Innovation often springs from necessity, and three teenagers from India have demonstrated exactly that with their ingenious solution to a serious healthcare challenge in rural areas.
Faced with the difficulty of transporting vaccines and medical supplies to remote villages in sweltering tropical heat, these inventive students set out to create a refrigeration system that requires no electricity, no batteries, and no chemical coolants. What they developed could have a meaningful impact not just in their home country but across the world.

The device, which the trio named Thermavault, uses a clever natural reaction: the cooling effect produced when certain salts dissolve in water. No cords, no compressors, no fossil fuels — just the natural science of thermodynamics at work.
Calling it “a fridge to bridge the world,” the Thermavault can achieve different cooling temperatures depending on which salts are used. Some vaccines, for example, require regular refrigeration temperatures similar to a kitchen fridge, while others — as well as critical materials like transplant organs — need to be kept below freezing.
The ability to customize the cooling range gives the Thermavault a significant edge for healthcare delivery in areas where reliable electricity remains a challenge.
The three inventors — Dhruv Chaudhary, Mithran Ladhania, and Mridul Jain — are all children of doctors and medical workers in the Indian state of Indore. Throughout the COVID-19 pandemic, they witnessed firsthand the struggle to keep vaccines cold during long journeys to countryside clinics, often hours from the nearest city center.

§ WORK TASK
Reproduce the passage on the electricity-free vaccine cooler in full, word for word.

§ GIVEN RECORDS
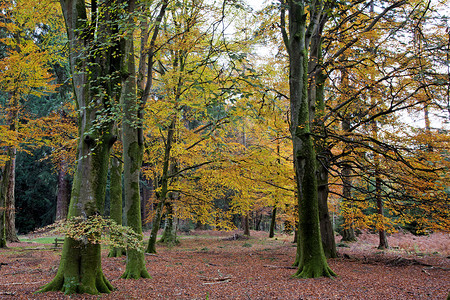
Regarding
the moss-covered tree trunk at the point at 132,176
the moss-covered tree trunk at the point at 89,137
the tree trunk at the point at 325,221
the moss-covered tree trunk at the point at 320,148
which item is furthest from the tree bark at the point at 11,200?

§ WRITTEN ANSWER
Innovation often springs from necessity, and three teenagers from India have demonstrated exactly that with their ingenious solution to a serious healthcare challenge in rural areas.
Faced with the difficulty of transporting vaccines and medical supplies to remote villages in sweltering tropical heat, these inventive students set out to create a refrigeration system that requires no electricity, no batteries, and no chemical coolants. What they developed could have a meaningful impact not just in their home country but across the world.

The device, which the trio named Thermavault, uses a clever natural reaction: the cooling effect produced when certain salts dissolve in water. No cords, no compressors, no fossil fuels — just the natural science of thermodynamics at work.
Calling it “a fridge to bridge the world,” the Thermavault can achieve different cooling temperatures depending on which salts are used. Some vaccines, for example, require regular refrigeration temperatures similar to a kitchen fridge, while others — as well as critical materials like transplant organs — need to be kept below freezing.
The ability to customize the cooling range gives the Thermavault a significant edge for healthcare delivery in areas where reliable electricity remains a challenge.
The three inventors — Dhruv Chaudhary, Mithran Ladhania, and Mridul Jain — are all children of doctors and medical workers in the Indian state of Indore. Throughout the COVID-19 pandemic, they witnessed firsthand the struggle to keep vaccines cold during long journeys to countryside clinics, often hours from the nearest city center.